Below are some entries. Copy each line that holds the string "over".

Excerpts from a dataset:

○ ○ ○ ○ ○

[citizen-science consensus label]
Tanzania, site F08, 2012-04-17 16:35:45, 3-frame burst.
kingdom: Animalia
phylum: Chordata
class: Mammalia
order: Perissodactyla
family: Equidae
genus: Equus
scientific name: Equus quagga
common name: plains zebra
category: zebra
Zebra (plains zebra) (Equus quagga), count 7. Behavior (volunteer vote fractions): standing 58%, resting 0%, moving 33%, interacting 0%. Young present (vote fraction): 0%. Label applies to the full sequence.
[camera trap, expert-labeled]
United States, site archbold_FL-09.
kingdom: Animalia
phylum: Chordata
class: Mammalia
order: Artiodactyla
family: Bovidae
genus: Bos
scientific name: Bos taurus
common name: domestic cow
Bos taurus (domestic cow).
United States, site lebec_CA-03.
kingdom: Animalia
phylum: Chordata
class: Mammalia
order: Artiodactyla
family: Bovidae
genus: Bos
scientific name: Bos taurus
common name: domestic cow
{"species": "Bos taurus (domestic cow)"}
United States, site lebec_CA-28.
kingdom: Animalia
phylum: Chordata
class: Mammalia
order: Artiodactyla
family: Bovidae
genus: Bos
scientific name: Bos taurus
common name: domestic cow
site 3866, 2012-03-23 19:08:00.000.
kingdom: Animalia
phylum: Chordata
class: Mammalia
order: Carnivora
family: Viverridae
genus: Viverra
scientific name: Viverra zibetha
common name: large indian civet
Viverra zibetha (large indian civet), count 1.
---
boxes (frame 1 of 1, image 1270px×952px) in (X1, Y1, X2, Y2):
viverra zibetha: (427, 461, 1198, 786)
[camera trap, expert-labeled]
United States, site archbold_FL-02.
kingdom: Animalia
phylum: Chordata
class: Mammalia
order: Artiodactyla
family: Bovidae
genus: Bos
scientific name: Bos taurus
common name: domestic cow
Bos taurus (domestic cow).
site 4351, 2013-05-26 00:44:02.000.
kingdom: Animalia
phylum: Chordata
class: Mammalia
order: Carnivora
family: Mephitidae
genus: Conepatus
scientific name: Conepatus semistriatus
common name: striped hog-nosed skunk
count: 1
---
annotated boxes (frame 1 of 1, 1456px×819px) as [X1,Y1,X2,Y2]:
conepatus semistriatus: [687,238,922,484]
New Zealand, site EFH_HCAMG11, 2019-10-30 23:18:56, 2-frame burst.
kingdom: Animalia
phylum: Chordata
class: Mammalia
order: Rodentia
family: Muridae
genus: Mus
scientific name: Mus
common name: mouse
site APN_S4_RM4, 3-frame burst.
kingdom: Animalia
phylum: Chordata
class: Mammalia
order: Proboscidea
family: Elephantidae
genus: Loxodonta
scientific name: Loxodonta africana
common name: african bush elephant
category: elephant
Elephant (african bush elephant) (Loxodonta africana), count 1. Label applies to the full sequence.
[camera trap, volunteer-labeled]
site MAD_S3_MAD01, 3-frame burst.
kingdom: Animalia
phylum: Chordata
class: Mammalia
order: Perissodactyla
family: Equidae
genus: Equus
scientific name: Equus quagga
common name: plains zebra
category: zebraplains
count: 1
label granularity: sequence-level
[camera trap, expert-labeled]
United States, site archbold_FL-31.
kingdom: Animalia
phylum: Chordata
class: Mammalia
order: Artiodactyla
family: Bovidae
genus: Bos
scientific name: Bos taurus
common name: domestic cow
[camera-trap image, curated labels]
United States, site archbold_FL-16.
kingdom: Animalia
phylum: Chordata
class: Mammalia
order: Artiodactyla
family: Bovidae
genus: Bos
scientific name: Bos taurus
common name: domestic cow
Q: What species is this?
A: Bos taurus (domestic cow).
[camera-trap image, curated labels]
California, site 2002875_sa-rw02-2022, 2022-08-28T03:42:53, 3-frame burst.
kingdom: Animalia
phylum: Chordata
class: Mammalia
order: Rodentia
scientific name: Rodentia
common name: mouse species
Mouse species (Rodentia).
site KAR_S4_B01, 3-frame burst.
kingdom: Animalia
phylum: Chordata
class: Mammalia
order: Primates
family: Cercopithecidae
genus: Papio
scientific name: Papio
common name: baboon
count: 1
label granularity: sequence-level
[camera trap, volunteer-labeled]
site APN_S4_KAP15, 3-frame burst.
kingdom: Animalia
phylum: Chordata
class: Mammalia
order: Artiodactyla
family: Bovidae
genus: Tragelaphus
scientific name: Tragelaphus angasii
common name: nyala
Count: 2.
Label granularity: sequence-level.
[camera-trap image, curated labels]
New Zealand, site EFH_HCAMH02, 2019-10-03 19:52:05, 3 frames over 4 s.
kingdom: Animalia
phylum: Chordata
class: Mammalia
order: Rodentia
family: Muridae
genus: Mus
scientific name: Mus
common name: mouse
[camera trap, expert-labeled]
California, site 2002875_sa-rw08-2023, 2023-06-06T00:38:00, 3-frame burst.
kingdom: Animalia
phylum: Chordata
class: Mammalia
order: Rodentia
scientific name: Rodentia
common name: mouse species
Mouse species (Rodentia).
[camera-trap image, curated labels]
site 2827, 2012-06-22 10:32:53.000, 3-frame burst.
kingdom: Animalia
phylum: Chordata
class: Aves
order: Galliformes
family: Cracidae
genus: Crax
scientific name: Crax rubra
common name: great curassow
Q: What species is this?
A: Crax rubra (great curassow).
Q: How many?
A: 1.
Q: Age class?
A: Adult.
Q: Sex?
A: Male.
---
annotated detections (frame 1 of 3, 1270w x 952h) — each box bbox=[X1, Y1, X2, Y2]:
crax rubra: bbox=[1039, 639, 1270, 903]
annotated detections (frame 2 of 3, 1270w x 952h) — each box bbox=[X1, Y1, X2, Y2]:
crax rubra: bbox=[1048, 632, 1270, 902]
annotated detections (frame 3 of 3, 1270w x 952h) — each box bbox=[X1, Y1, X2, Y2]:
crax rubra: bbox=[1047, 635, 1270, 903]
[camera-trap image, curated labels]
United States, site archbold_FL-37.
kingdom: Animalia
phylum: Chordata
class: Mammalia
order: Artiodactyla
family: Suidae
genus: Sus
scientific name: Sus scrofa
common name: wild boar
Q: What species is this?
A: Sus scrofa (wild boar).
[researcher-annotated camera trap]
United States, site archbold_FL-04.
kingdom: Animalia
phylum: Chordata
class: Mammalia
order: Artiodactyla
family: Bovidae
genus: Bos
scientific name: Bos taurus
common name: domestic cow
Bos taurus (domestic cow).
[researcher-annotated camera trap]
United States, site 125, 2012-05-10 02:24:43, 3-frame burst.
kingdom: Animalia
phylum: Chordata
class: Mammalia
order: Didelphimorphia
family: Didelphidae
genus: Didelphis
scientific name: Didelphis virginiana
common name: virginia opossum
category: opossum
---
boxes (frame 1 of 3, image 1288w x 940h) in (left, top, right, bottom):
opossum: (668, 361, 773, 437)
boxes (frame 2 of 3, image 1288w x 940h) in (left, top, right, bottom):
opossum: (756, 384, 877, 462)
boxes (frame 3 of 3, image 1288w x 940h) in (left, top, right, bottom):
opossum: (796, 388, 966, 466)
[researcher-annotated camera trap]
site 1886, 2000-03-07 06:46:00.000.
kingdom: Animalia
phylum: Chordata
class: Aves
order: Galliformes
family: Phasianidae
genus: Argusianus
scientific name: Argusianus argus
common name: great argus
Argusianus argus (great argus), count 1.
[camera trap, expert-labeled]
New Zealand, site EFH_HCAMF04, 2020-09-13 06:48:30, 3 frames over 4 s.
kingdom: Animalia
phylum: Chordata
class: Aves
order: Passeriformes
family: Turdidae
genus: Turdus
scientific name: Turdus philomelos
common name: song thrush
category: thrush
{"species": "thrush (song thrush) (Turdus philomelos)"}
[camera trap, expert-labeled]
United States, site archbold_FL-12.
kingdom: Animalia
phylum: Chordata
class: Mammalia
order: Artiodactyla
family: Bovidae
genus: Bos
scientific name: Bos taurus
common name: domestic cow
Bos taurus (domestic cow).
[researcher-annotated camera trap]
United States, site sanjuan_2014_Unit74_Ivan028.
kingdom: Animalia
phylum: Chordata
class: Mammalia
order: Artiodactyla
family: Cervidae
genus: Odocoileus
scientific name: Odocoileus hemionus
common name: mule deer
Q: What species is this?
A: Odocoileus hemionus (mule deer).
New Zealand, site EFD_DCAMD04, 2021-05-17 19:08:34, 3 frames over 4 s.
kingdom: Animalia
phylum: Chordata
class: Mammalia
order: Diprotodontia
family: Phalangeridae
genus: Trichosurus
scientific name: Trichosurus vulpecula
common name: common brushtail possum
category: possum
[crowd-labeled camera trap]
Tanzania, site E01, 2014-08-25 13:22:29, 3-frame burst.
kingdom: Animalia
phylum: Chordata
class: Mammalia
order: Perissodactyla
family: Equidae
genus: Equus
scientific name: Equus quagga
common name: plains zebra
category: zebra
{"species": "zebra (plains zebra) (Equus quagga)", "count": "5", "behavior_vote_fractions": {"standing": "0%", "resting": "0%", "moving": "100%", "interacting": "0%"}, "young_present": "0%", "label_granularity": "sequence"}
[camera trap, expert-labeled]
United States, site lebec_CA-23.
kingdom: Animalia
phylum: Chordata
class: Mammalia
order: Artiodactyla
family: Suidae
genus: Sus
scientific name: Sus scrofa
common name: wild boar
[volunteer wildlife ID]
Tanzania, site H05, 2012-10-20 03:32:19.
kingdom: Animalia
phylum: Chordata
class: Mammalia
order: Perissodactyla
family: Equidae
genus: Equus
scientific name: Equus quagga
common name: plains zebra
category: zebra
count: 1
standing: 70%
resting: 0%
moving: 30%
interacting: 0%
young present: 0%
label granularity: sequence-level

○ ○ ○ ○ ○

Response to the task
New Zealand, site EFH_HCAMH02, 2019-10-03 19:52:05, 3 frames over 4 s.
New Zealand, site EFH_HCAMF04, 2020-09-13 06:48:30, 3 frames over 4 s.
New Zealand, site EFD_DCAMD04, 2021-05-17 19:08:34, 3 frames over 4 s.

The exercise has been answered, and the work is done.